Senior Software Engineer, Machine Learning
Data & AI platform solutions for various IBM external clients across diverse industries for ensuring the scalability of their data and machine learning models.
- Designed and implemented a real-time nearest neighbor retrieval system leveraging Redis for precomputed results and dynamic FAISS search as a fallback for unseen queries, reducing latency while ensuring adaptability to new data.
- Implemented a dynamic FAISS partition update strategy using Kafka for streaming new data, and maintaining availability during updates with a hot-swapping versioned indices.
- Optimized a large-scale FAISS-based nearest neighbor search system by implementing a two-level query pre-filtering mechanism using IVF clustering for coarse-grained filtering and Locality-Sensitive Hashing (LSH) for fine-grained search, reducing query latency by 50% and improving system scalability to millions of vectors.
- Deployed and maintained Apache Airflow on Kubernetes to orchestrate end-to-end machine learning pipelines for terabyte scale data, automating data pre-processing, model training, and deployment workflows.
Data Scientist
The team provided data modeling solutions to various external clients in multiple industries through IBM, addressing their specific business use cases.
- Trained and optimized machine learning models, including Logistic Regression, Naive Bayes, Random Forest, LSTM, and Transformer-based architectures, to solve NLP tasks such as text classification and summarization enabling better insights for stakeholder's decision-making.
- Applied core NLP preprocessing techniques (tokenization, stopword removal, n-grams, TF-IDF, text normalization, part-of-speech tagging, text summarization, and word embeddings) to transform unstructured text into structured features for model development.
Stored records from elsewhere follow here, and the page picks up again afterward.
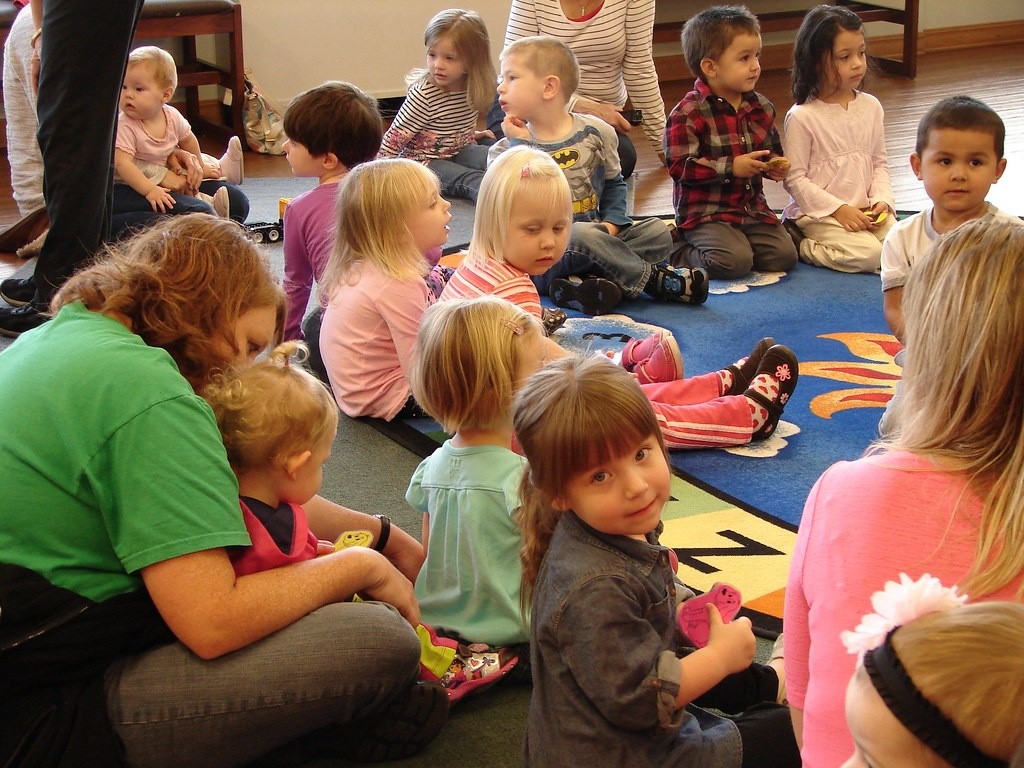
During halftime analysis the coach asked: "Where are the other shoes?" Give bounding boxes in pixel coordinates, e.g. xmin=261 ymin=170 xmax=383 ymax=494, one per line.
xmin=633 ymin=336 xmax=684 ymax=385
xmin=295 ymin=681 xmax=450 ymax=763
xmin=781 ymin=217 xmax=807 ymax=262
xmin=621 ymin=330 xmax=674 ymax=372
xmin=0 ymin=203 xmax=52 ymax=259
xmin=722 ymin=337 xmax=776 ymax=395
xmin=742 ymin=343 xmax=799 ymax=440
xmin=217 ymin=135 xmax=244 ymax=187
xmin=667 ymin=223 xmax=685 ymax=246
xmin=765 ymin=632 xmax=789 ymax=705
xmin=213 ymin=186 xmax=229 ymax=221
- Designed and implemented a synthetic data generation framework for structured datasets using statistical sampling, Gaussian Copulas, and GAN-based models (CTGAN), preserving data distributions and feature relationships for downstream tasks.
- Developed custom evaluation metrics, including semantic similarity scores and token-level accuracy, to rigorously assess and optimize NLP classification and summarization models.
- Applied PySpark for distributed data transformations on terabyte scale datasets reducing data pipeline runtime by 40%.
Data Analyst
The revenue service of the Canadian federal government, and most provincial and territorial governments. The CRA collects taxes, administers tax law and policy, and delivers benefit programs and tax credits.
- Developed a machine learning pipeline to recommend non-compliant businesses for CRA audits using financial data.
- Implemented a web scraping solution using ScraPy, BeautifulSoup with features like rotating proxies, dynamic user-agents, and rate limiting to handle anti-scraping mechanisms and ensure reliable data extraction to support auditors.